Обед закончился в молчании. Затем Ганс Гюнтер вернулся на службу, так и не сказав ей ни слова. Едва за ним захлопнулась дверь, она достала дрожащими руками «Дневное обозрение» и принялась за отчет о заседании двадцать третьего октября. При чтении показаний графини Мольтке ее охватил леденящий ужас. Каждое слово графини вызывало в памяти показания капрала и подтверждало их. Хотя Ганс Гюнтер и не называл брак мерзостью, но иногда он отпускал замечания, которые, когда она сейчас их припоминала, вызывали беспокойство. Ей доводилось слышать, как он называл женщин — разумеется, не ее — вечно неудовлетворенными сучками и даже кобылами, у которых весь разум между ног. Хотя она никогда не видела, чтобы он подносил платочек какого-нибудь приятеля к губам, но у него бывали на редкость сильные привязанности к определенным товарищам по службе. В отличие от Мольтке, такая дружба продолжалась, как правило, недолго, и он интересовался одновременно многими мужчинами. Алекса часто спрашивала себя, как это происходит, что он моментально близко сходился с новыми знакомыми, но уже через несколько недель забывал о них. Молодые лейтенанты, которые в первый и второй раз принимались у них на званых вечерах, как вернувшиеся домой братья, в третий раз вообще не появлялись.

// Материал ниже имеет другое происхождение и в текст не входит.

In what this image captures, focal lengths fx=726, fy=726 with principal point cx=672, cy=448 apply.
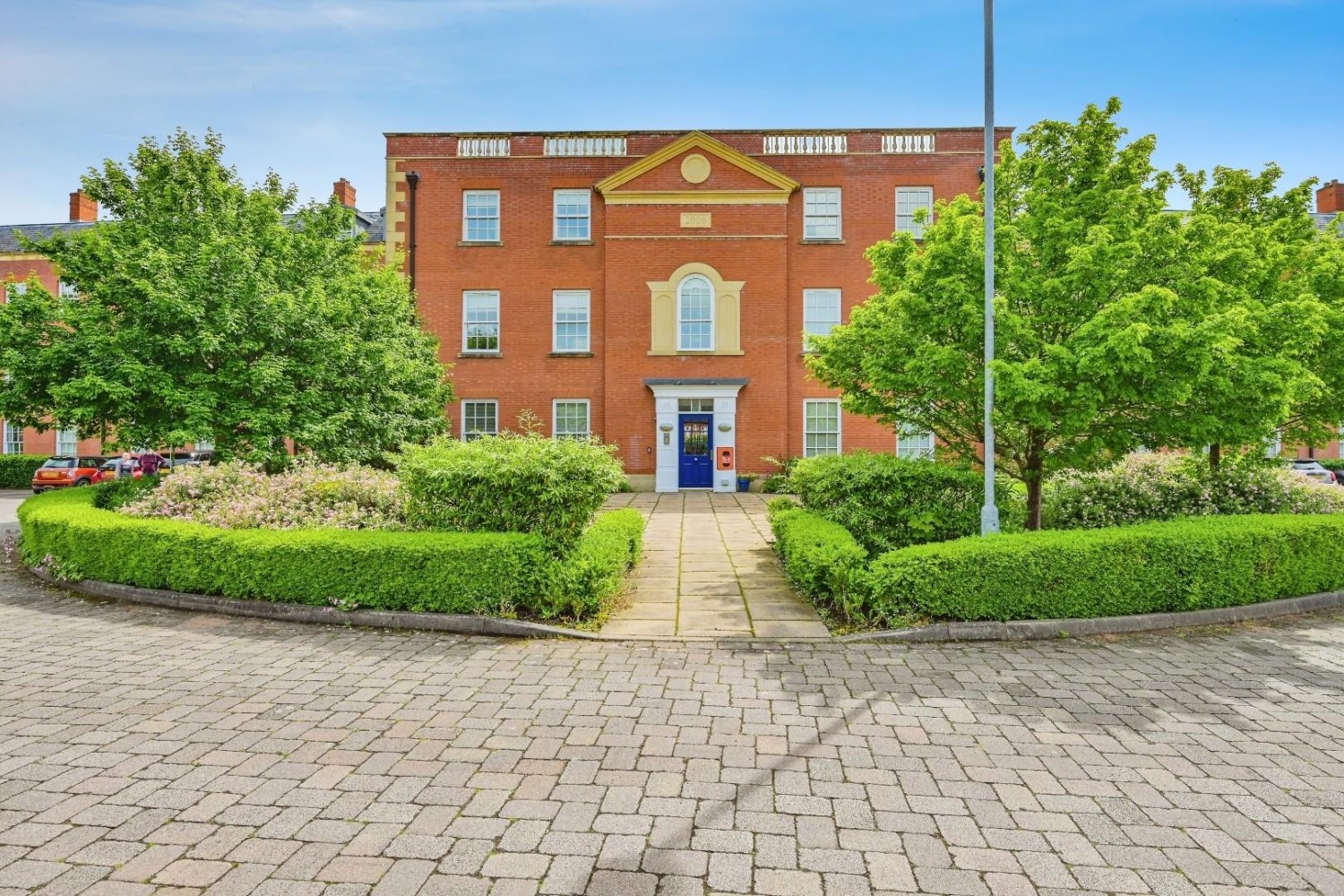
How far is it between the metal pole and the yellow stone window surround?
507 inches

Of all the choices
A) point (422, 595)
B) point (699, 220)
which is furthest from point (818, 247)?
point (422, 595)

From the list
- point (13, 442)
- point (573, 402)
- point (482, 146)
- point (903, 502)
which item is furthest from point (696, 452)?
point (13, 442)

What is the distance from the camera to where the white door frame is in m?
21.3

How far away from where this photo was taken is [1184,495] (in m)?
10.9

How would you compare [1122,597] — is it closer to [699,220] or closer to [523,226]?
[699,220]

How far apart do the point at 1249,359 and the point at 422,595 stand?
9.21 metres

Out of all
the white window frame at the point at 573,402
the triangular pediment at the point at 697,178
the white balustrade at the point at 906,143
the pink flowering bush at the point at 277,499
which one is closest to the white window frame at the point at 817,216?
the triangular pediment at the point at 697,178

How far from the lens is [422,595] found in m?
7.21

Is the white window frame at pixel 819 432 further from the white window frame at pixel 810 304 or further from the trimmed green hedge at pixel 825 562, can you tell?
the trimmed green hedge at pixel 825 562

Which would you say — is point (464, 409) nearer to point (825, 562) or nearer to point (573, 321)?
point (573, 321)

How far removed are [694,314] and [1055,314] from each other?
13767mm

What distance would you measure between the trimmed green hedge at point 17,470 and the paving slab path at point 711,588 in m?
28.9

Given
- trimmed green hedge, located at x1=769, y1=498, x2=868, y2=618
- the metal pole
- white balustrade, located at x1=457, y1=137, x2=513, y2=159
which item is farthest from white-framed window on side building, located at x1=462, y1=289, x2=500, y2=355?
the metal pole

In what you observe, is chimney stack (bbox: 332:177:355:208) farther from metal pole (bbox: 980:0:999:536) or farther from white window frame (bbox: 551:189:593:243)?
metal pole (bbox: 980:0:999:536)
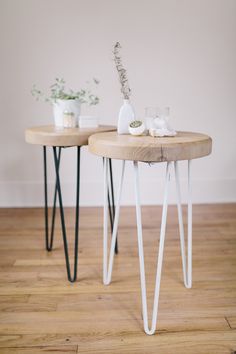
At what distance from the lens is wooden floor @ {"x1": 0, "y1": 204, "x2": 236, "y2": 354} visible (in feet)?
4.27

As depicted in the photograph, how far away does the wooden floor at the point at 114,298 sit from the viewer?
1301 mm

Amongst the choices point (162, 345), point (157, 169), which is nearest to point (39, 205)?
point (157, 169)

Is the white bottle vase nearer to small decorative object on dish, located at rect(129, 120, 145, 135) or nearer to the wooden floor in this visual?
small decorative object on dish, located at rect(129, 120, 145, 135)

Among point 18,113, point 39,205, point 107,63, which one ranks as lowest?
point 39,205

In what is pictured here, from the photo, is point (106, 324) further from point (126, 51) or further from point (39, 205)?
point (126, 51)

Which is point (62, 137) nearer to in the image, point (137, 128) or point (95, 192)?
point (137, 128)

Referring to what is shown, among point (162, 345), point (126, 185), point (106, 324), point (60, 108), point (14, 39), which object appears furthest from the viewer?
point (126, 185)

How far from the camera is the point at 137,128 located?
1.46 metres

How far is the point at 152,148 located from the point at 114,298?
2.31 ft

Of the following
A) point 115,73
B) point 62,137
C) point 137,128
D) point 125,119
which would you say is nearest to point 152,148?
point 137,128

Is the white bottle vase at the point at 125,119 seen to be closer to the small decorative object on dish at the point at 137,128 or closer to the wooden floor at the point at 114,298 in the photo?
the small decorative object on dish at the point at 137,128

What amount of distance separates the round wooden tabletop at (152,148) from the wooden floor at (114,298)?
613 millimetres

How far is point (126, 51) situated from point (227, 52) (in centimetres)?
74

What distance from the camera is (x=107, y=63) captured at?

За время их брака в эти четыре года определенные связи в обществе оставались неизменными, например с работниками Генерального штаба, флигель-адъютантами кайзера, принцами королевского дома или командирами полков. Их Ганс Гюнтер считал людьми, которые могли бы способствовать его карьере. Но он скучал в их обществе и рассматривал общение с ними как обязанность. Он появлялся с Алексой на их обязательных чаепитиях и приемах, терпеливо слушал бесконечные анекдоты мужчин и, исполняя долг, танцевал с их супругами и дочерьми. Не раз после таких вечеров он вымещал свое раздражение на Алексе, как если бы она была виновна в его муках. Она молча принимала это, полагая, что в какой-то мере он был прав. Она ничем не могла ему помочь, она не соответствовала идеалу образцовой жены прусского офицера. Острая на язычок, она часто допускала непочтительность и вызывала неудовольствие жен командиров ее мужа. Она была представлена ко двору, их приглашали на гала-концерты и приемы, но она так и не подружилась ни с одной гофдамой императрицы. Охлаждение в их отношениях объясняла себе Алекса еще и тем, что как партнерша она была далеко не идеальна. После прочтения отчетов о судебных заседаниях это стало для нее еще яснее.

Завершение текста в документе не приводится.